--- TEXTE PROPOSÉ ---

CE QUI FUIT

 

Ce matin alors que j’étais installée à la terrasse d’un café pour savourer une petite noisette au soleil avant d’aller travailler, j’ai surpris la conversation de deux personnes à la table à côté.
Très vite et sans aucune raison apparente le ton entre elles est monté.

 

L’agacement a remplacé l’écoute et le besoin de répondre celui de tenter de mieux comprendre l’autre.
Chacun justifiait la véracité de ses propos à grands renforts d’arguments, de critiques, de réflexions déplacées sans s’apercevoir qu’un fossé était en train de se créer entre eux.
Leurs cœurs étaient à présent si éloignés l’un de l’autre que pour s’entendre, ils devaient crier.

 

Puis les pieds d’une des chaises ont arraché le sol en béton et une silhouette a filé avant de disparaître au milieu des autres, entre les immeubles de la rue d’en face… Seule à la table, l’autre personne s’est mise à ruminer à voix basse, la voix pleine de larmes.

 

La scène était d’une tristesse infinie.
Que devais-je faire ? Me mêler de ce qui ne me regardait pas ou me taire.
J’ai déchiré une page de mon carnet pour y griffonner quelques mots. Lorsque je me suis levée pour enfiler mon manteau, j’ai coincé en toute discrétion le papier sous la soucoupe d’une des tasses à café et je suis partie.

--- ENTRÉES ---

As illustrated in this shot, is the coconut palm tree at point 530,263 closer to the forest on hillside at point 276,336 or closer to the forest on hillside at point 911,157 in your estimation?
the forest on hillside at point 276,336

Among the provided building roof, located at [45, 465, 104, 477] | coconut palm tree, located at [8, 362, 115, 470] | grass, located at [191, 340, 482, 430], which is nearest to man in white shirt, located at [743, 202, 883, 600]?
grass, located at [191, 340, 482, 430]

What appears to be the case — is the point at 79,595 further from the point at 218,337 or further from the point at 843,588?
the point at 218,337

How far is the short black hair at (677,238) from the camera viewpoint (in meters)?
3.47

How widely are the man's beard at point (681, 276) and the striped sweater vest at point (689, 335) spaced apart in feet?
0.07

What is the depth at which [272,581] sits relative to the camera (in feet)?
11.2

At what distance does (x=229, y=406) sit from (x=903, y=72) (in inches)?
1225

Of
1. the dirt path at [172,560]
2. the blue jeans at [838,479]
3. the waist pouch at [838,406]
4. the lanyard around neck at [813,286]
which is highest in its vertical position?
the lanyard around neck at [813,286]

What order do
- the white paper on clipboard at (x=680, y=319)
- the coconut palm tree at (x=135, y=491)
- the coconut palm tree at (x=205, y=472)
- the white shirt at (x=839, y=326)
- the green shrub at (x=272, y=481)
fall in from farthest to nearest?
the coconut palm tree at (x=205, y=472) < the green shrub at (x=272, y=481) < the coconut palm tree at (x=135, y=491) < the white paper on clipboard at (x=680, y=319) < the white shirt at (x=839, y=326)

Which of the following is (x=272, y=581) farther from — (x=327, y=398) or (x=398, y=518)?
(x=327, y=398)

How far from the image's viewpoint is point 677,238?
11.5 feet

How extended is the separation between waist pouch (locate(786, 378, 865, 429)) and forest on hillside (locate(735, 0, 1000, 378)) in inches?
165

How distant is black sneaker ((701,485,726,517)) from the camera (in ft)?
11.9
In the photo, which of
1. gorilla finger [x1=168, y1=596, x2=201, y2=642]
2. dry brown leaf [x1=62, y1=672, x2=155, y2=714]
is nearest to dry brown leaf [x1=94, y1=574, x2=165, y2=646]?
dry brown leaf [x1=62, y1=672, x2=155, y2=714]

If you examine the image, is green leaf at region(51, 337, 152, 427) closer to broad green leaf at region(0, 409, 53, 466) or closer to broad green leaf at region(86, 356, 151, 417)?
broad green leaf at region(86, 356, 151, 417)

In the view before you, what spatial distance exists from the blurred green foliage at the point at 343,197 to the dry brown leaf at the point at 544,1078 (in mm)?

---

_CONSIGNES_
1. Dans le texte sur la dispute au café, qu'est-ce qui se creusait entre les deux personnes sans qu'elles s'en rendent compte ?
2. Poursuivez le texte sur la dispute au café à partir de sa dernière phrase.

_RÉPONSES_
1. Un fossé.

2.
L’histoire ne dit pas comment cette personne a réagit en découvrant ce message et cela n’a pas d’importance. Sous une pluie de feuilles rousses tourbillonnantes, j’ai marché jusqu’au boulevard en me répétant ces quelques phrases comme un mantra que je ne voulais pas oublier.

 

« Bien souvent nos réactions ne reflètent pas nos pensées, mais seulement nos émotions à un instant donné.
N’est-il pas dommage alors de vouloir démontrer que l’on a raison à tout prix au lieu de calmer le je(u) et de créer un dialogue d’échanges constructifs ?

 

N’est-il pas dommage de rester buté jusqu’à ce que le ton de la cordialité éclate et qu’il divise tout le précieux que l’on peut partager avec une personne qui compte à nos yeux ?
Si et c’est même du gâchis…

 

Ne pas accepter de reconnaître ses torts ne devrait jamais se faire au détriment du plus important… et l’important est souvent ce qui fuit ».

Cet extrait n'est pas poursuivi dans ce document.